#### Task statement
List every line in the entries below that contains the string "pixel", copying each line in full. Case counts when matching.

#### Record list

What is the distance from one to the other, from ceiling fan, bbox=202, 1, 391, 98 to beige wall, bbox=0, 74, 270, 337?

---

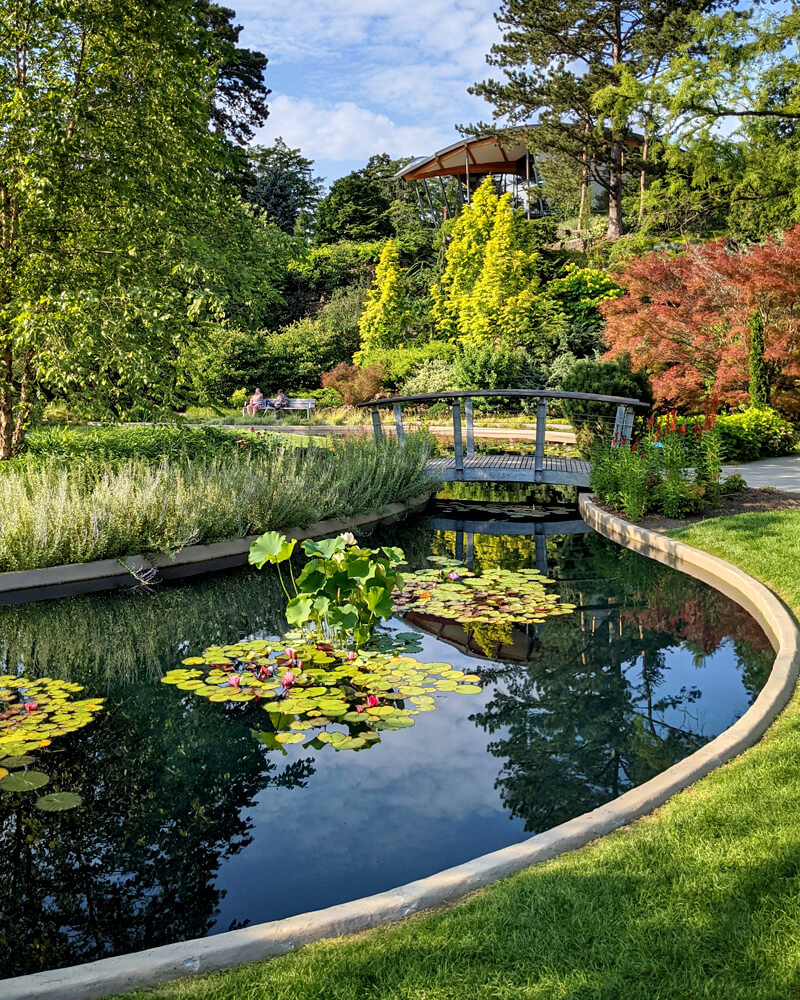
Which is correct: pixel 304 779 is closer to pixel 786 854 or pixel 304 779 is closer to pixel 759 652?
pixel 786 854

==

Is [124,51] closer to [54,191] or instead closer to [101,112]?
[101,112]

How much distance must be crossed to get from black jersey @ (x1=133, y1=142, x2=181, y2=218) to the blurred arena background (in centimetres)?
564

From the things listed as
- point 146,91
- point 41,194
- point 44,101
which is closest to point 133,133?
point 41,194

#### Result of the exercise
Which is correct: pixel 304 779 is closer to pixel 786 854 or pixel 304 779 is closer to pixel 759 652?
pixel 786 854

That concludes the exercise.